During the five years of filming that led to Revéil we showed Si Je comprends bien… (If I really understand…) and films from Quebec and videotaped audience responses, which we edited and then showed back generating yet deeper emotional responses. This process helped sensitize us to core issues in our community and often became part of the film along with research and testimony we were able to discover as a result of this feedback-driven approach. As a result, Revéil has the distinction and privilege of having made useful discoveries that have been incorporated into the film. (See also section on Art, Culture, and Community Economic Development).

First, it discovered that an invisible culture is not necessarily dying; there is a deep yearning to live the culture in public again that is prevented by fear and a lack of contemporary tools.

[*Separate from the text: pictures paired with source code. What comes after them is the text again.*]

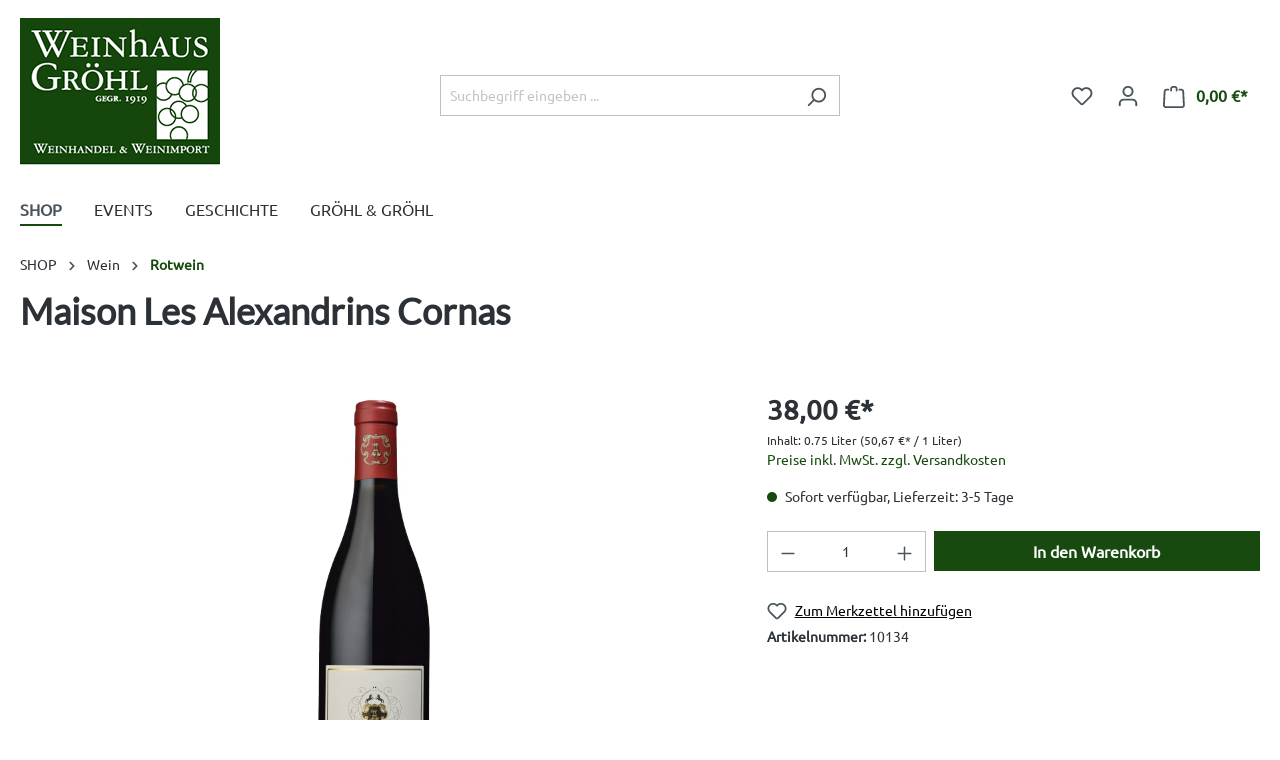

--- FILE ---
content_type: text/css; charset=utf-8
request_url: https://weinhaus-groehl.de/gfont?family=Ubuntu&display=swap
body_size: -209
content:
@font-face {
  font-family: 'Ubuntu';
  font-style: normal;
  font-weight: 400;
  font-display: swap;
  src: url(https://weinhaus-groehl.de/gfont/s/ubuntu/v21/4iCs6KVjbNBYlgo6eA.ttf) format('truetype');
}


--- FILE ---
content_type: text/css; charset=utf-8
request_url: https://weinhaus-groehl.de/gfont?family=Lato&display=swap
body_size: -254
content:
@font-face {
  font-family: 'Lato';
  font-style: normal;
  font-weight: 400;
  font-display: swap;
  src: url(https://weinhaus-groehl.de/gfont/s/lato/v25/S6uyw4BMUTPHvxk.ttf) format('truetype');
}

Why would over one million New England French living next door to seven million of their Quebec brethren suddenly lose their language and find their culture invisible after having resisted "Melting Pot America" and preserved their heritage longer than most immigrant groups? The answer lies in the story of a campaign by Protestant elites to suppress the French Catholic religion that resulted in a locally resurgent Ku Klux Klan in New England giving states like Maine and Massachusetts more KKK members than any Southern state including Mississippi or Alabama. The film documents the rise of the KKK, their campaign of terror against the French, and its psychological effect on the French community resulting in invisibility and language loss.

After showing Quebec film, facilitating audience discussion and showing back edited video, the filmmaking process revealed that the French language many thought was lost to them from suppression during childhood may actually still be alive within them. We developed an operating hypothesis of a metaphorical "Brain Map" of a hard-wired first language intimately fused with early emotional experience. We then created an experimental language reacquisition program and followed people as they actually reclaimed their lost French.

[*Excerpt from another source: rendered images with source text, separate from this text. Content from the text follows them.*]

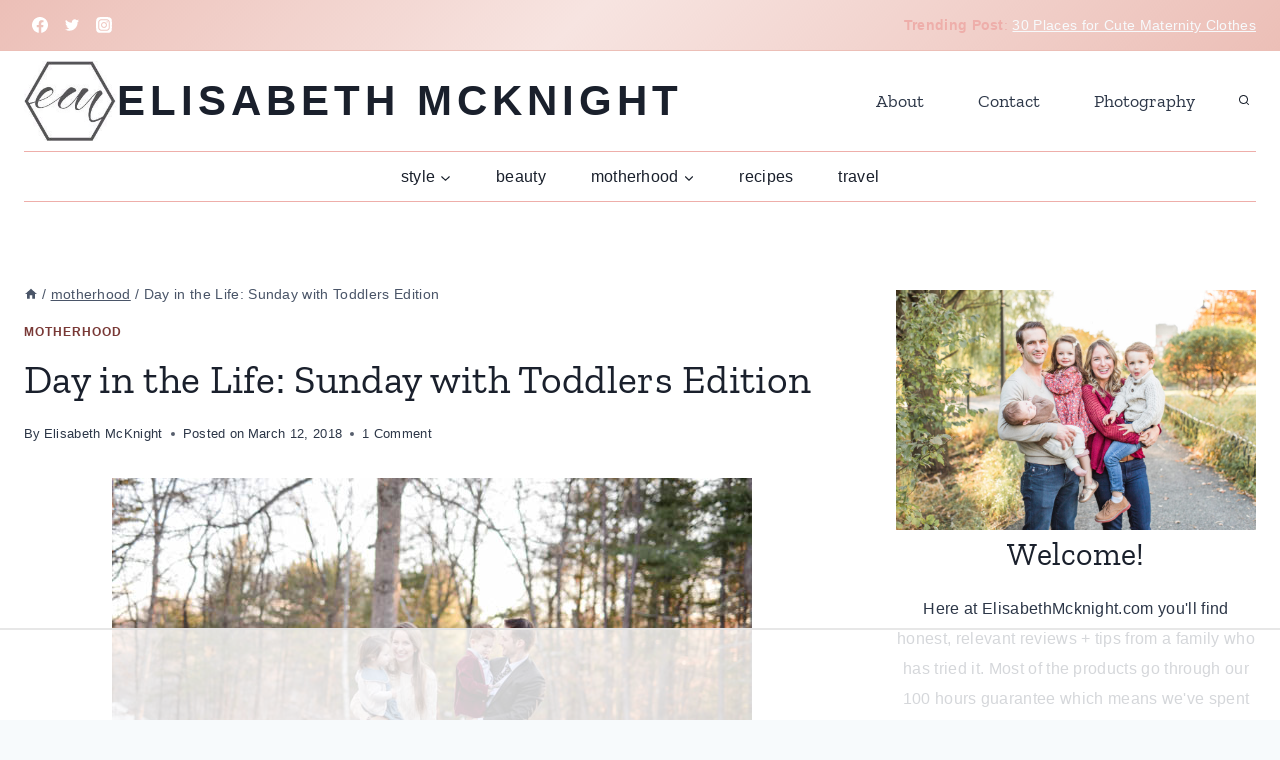

--- FILE ---
content_type: text/html
request_url: https://api.intentiq.com/profiles_engine/ProfilesEngineServlet?at=39&mi=10&dpi=936734067&pt=17&dpn=1&iiqidtype=2&iiqpcid=c9f2f986-9d38-4519-8eca-551e2544486c&iiqpciddate=1769403689779&pcid=ba72b2ea-0c58-4dfa-b3ca-9ffc013810d9&idtype=3&gdpr=0&japs=false&jaesc=0&jafc=0&jaensc=0&jsver=0.33&testGroup=A&source=pbjs&ABTestingConfigurationSource=group&abtg=A&vrref=https%3A%2F%2Felisabethmcknight.com
body_size: 53
content:
{"abPercentage":97,"adt":1,"ct":2,"isOptedOut":false,"data":{"eids":[]},"dbsaved":"false","ls":true,"cttl":86400000,"abTestUuid":"g_cb79be51-4706-4db8-8390-cc55e3b78706","tc":9,"sid":957549875}

--- FILE ---
content_type: text/html; charset=utf-8
request_url: https://www.google.com/recaptcha/api2/aframe
body_size: 256
content:
<!DOCTYPE HTML><html><head><meta http-equiv="content-type" content="text/html; charset=UTF-8"></head><body><script nonce="c1c1HqTgyEpaGrdjTdGqQA">/** Anti-fraud and anti-abuse applications only. See google.com/recaptcha */ try{var clients={'sodar':'https://pagead2.googlesyndication.com/pagead/sodar?'};window.addEventListener("message",function(a){try{if(a.source===window.parent){var b=JSON.parse(a.data);var c=clients[b['id']];if(c){var d=document.createElement('img');d.src=c+b['params']+'&rc='+(localStorage.getItem("rc::a")?sessionStorage.getItem("rc::b"):"");window.document.body.appendChild(d);sessionStorage.setItem("rc::e",parseInt(sessionStorage.getItem("rc::e")||0)+1);localStorage.setItem("rc::h",'1769403700920');}}}catch(b){}});window.parent.postMessage("_grecaptcha_ready", "*");}catch(b){}</script></body></html>

--- FILE ---
content_type: text/css
request_url: https://ads.adthrive.com/sites/591a1725969dbe7cceab8af3/ads.min.css
body_size: 21
content:
.adthrive-ad {
clear: both;
}
.adthrive-footer {
z-index:10000001 !important;
}
.adthrive-sidebar.adthrive-stuck {
margin-top: 50px;
}

--- FILE ---
content_type: text/plain
request_url: https://rtb.openx.net/openrtbb/prebidjs
body_size: -226
content:
{"id":"ab9ab381-ce0c-4fcf-b3b6-4e80472a83f6","nbr":0}

--- FILE ---
content_type: text/plain
request_url: https://rtb.openx.net/openrtbb/prebidjs
body_size: -226
content:
{"id":"ee71f99b-a1ea-4898-b6d4-954c4e0aa502","nbr":0}

--- FILE ---
content_type: text/plain
request_url: https://rtb.openx.net/openrtbb/prebidjs
body_size: -226
content:
{"id":"77ce2783-8aeb-4914-8f15-ffbedf4f132f","nbr":0}

--- FILE ---
content_type: text/plain
request_url: https://rtb.openx.net/openrtbb/prebidjs
body_size: -85
content:
{"id":"64efd6ee-a08e-42d8-8ccd-71958e02ce30","nbr":0}

--- FILE ---
content_type: text/plain
request_url: https://rtb.openx.net/openrtbb/prebidjs
body_size: -226
content:
{"id":"08c99eea-392c-46dc-8b20-1a4f7cc96d5e","nbr":0}

--- FILE ---
content_type: text/plain
request_url: https://rtb.openx.net/openrtbb/prebidjs
body_size: -226
content:
{"id":"ab2a3ce4-0ab2-4e88-a8a8-d1c53dab07a5","nbr":0}

--- FILE ---
content_type: text/plain
request_url: https://rtb.openx.net/openrtbb/prebidjs
body_size: -226
content:
{"id":"354b981e-f4e0-4e7b-8094-e5a84c251f1c","nbr":0}

--- FILE ---
content_type: text/plain
request_url: https://rtb.openx.net/openrtbb/prebidjs
body_size: -226
content:
{"id":"750e5b8a-bf0b-4b97-9f2b-c15ecd273b11","nbr":0}

--- FILE ---
content_type: text/plain
request_url: https://rtb.openx.net/openrtbb/prebidjs
body_size: -226
content:
{"id":"0df59962-8566-43db-be8d-1cb515ce2376","nbr":0}

--- FILE ---
content_type: text/plain; charset=UTF-8
request_url: https://at.teads.tv/fpc?analytics_tag_id=PUB_17002&tfpvi=&gdpr_consent=&gdpr_status=22&gdpr_reason=220&ccpa_consent=&sv=prebid-v1
body_size: 56
content:
MmNlYTA1ZDItNDMzMy00NGEzLTk0NWYtZTEwNjRhY2U1ZjViIzctMQ==

--- FILE ---
content_type: text/plain
request_url: https://rtb.openx.net/openrtbb/prebidjs
body_size: -226
content:
{"id":"ccbcb7e8-d5ef-45e3-ab99-149fa3bf1d25","nbr":0}

--- FILE ---
content_type: text/plain
request_url: https://rtb.openx.net/openrtbb/prebidjs
body_size: -226
content:
{"id":"625a2c59-b15e-40ec-91ea-cf893f144e0a","nbr":0}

And finally the documentary illustrates that culture changes because emergence and decline happen simultaneously. The film shows many instances of individuals making choices to live their culture in the present even as others in their families are letting it go. Whether it's a Franco-American family that welcomes new immigrants from French West Africa into their own family or young people reconnecting with their elders, or red-hot French-Canadian Dance music, Revéil is truly the story of the repression and renaissance of the French of New England.

For this reason, we are taking the film to audiences throughout New Englandmuch in the same way as we made the film. We're continuing to film response as people discover their culture, reclaim their language, and invent useful new ways to be French. And everyone is welcome, for there is a universal message to Revéil that applies to both older immigrant groups that suffer the loss of heritage culture and newer groups struggling to preserve their culture as they become new Americans. It's a message about diversity in a globalizing world and how to reverse cultural decline and renew heritage culture as a resource for New England as a region too long disconnected from its Canadian French roots.

Audience Response:
"Awestruck. I never knew the story, the history, the depth of our culture and people.'

"I'm moved by the self-redemption of reawakening dormant parts of oneself."

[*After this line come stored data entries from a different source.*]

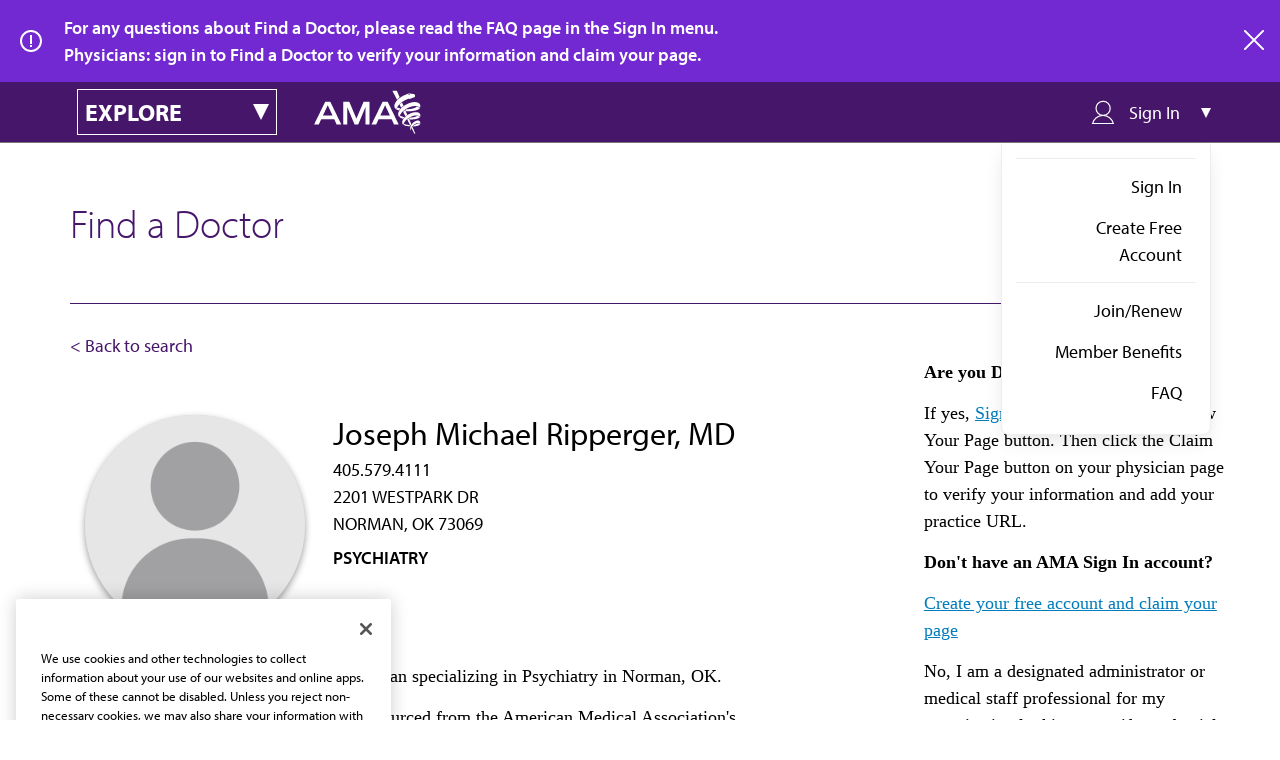

--- FILE ---
content_type: application/javascript
request_url: https://api.ipify.org/?format=jsonp&callback=getIp
body_size: -51
content:
getIp({"ip":"3.17.6.214"});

"Outstanding production. Very motivational to save the heritage."

"The film showed a unity in feelings about being Franco-American - feelings that were deep and that were kept to oneself for many years."

"It got to me very deeply. I had to let the tears flow."

"The film is a relevant wonderful experience. These are my neighbors and I didn't know their culture."

"I'm not French, I'm Irish. I found your wonderful film extremely motivational to track my own roots and share my heritage with my family."